Im Zuge von Kontoöffnungen im Zusammenhang mit den Causen Buwog und Kärntner Hypo Group Alpe Adria Bank sind Sonderermittler aus Österreich, Deutschland und der Schweiz in Liechtenstein auf rund fünf Mio. Euro gestoßen, die dem verstorbenen Kärntner Landeshauptmann Jörg Haider zugerechnet werden. Das berichtet das Nachrichtenmagazin "profil" in seiner neuen Ausgabe.
Insgesamt sollen 46 von Treuhändern eingerichtete Briefkastengesellschaften gefunden worden sein, von denen ein Dutzend Haider zugerechnet werde. Laut "profil" soll das Haider-Vermögen in Liechtenstein einst rund 45 Millionen Euro betragen haben, aktuell sollen aber nur noch fünf Millionen Euro auf den Konten liegen. Woher das Geld kam, wohin es wanderte und wer in letzter Konsequenz davon profitierte, sei Gegenstand von Ermittlungen. Nach "profil" vorliegenden Informationen soll ein erheblicher Teil bereits vor Jahren verspekuliert worden sein.

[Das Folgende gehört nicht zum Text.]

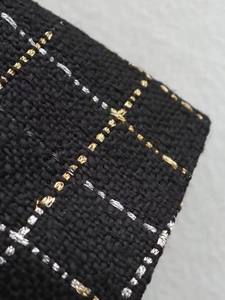 Macro shot of tweed fabric texture with black, gold, and silver metallic threads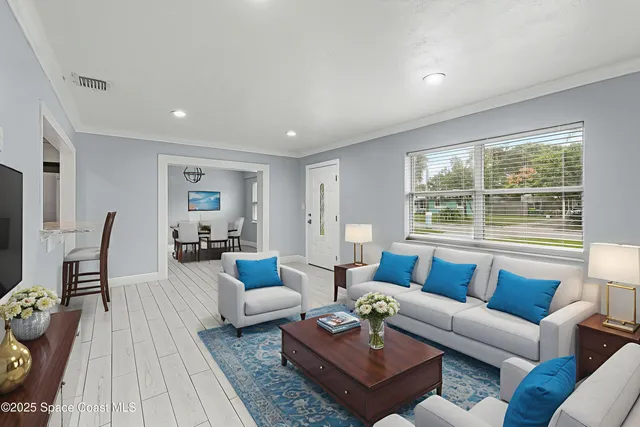 a living room with furniture wooden floor and a large window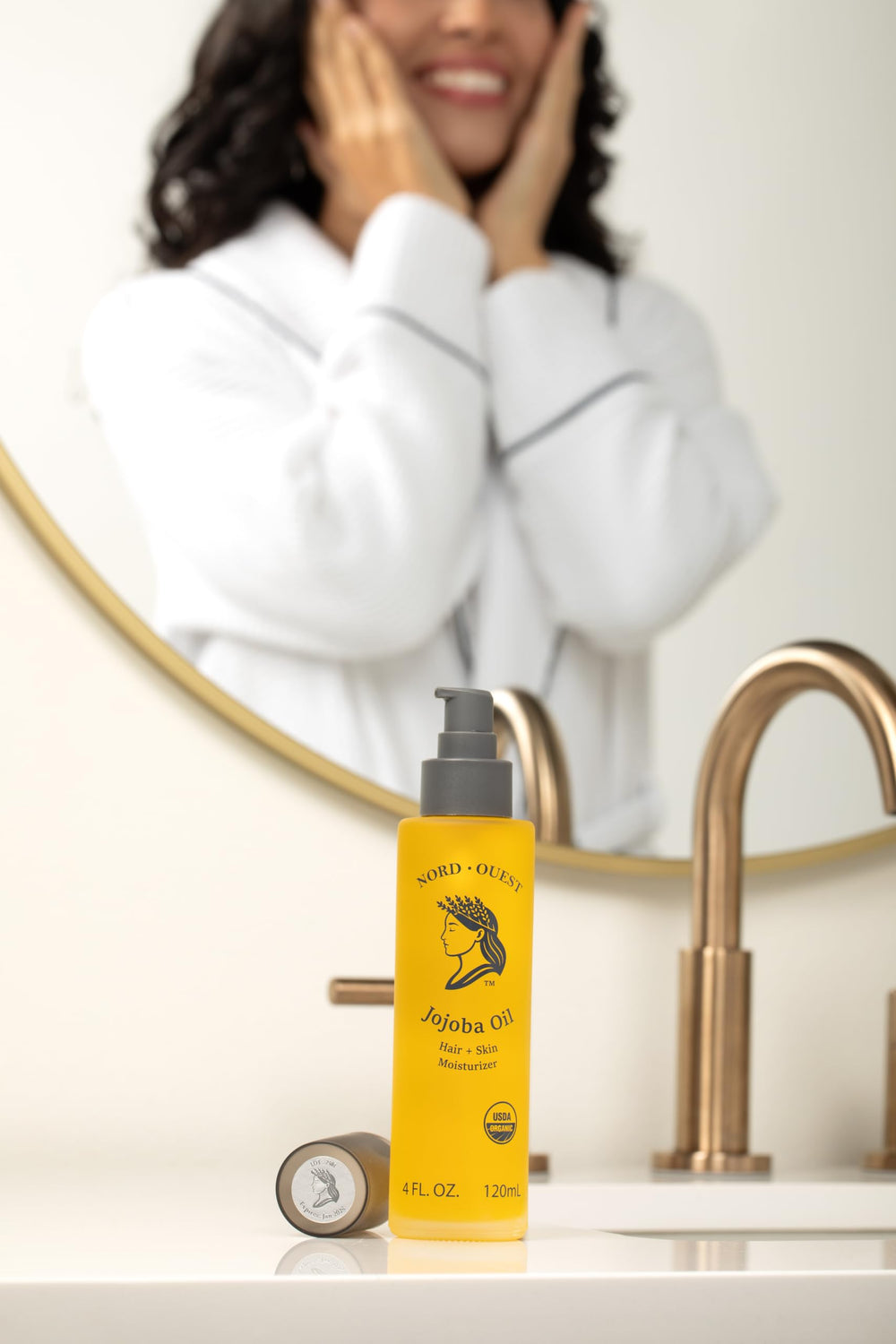 Pouring jojoba oil highlights lightweight, non-greasy hydration for skin and hair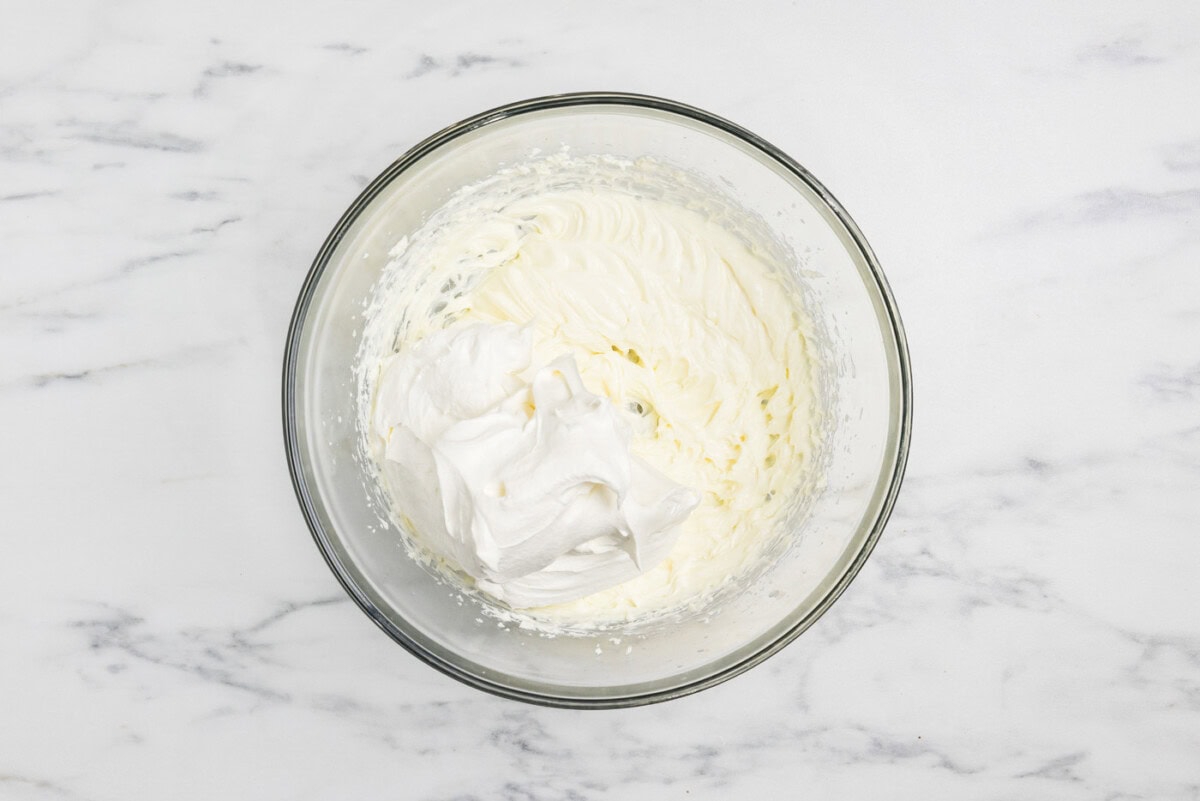 folding cool whip into cream cheese mixture in a bowl
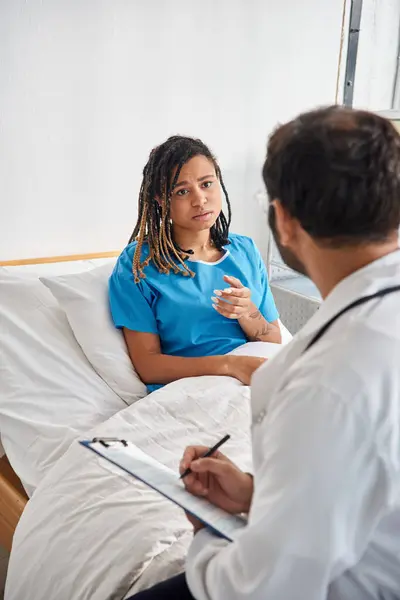 Atractiva mujer afroamericana enferma acostada en la cama de hospital hablando con su joven médico indio - foto de stock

Aus dem Haider-Umfeld wurde schon länger berichtet, dass der Landeshauptmann Geld in Liechtenstein angelegt hatte und dass nur ein sehr kleiner Personenkreis davon wusste. "Dazu gebe ich keinen Kommentar ab", sagte sein ehemaliger Pressesprecher und nunmehriger BZÖ-Nationalrat Petzner gegenüber der APA. "Ich kann mir die genannte Größenordnung nicht vorstellen. Ich glaube, dass eventuell Schilling mit Euro verwechselt wurden", meinte Petzner. Über die Herkunft oder den Verbleib des Geldes könne er nichts sagen. "
Claudia Haider, Witwe des verstorbenen Landeshauptmanns, erklärte, nichts von der Angelegenheit zu wissen. Die Frage, ob sie im Zuge des Erbschaftsverfahrens auf in Liechtenstein angelegtes Geld gestoßen sei, verneinte sie. Haider: "Es wurde bei der Erbschaft nichts angezeigt."
Mit Empörung reagierten SPÖ, ÖVP und auch die Grünen in Kärnten. Unisono forderten sie "die volle Aufklärung" über die kolportierten Briefkastenfirmen. FPK-Parteichef Uwe Scheuch erklärte gegenüber der APA, von Geldern in Liechtenstein nichts gewusst zu haben.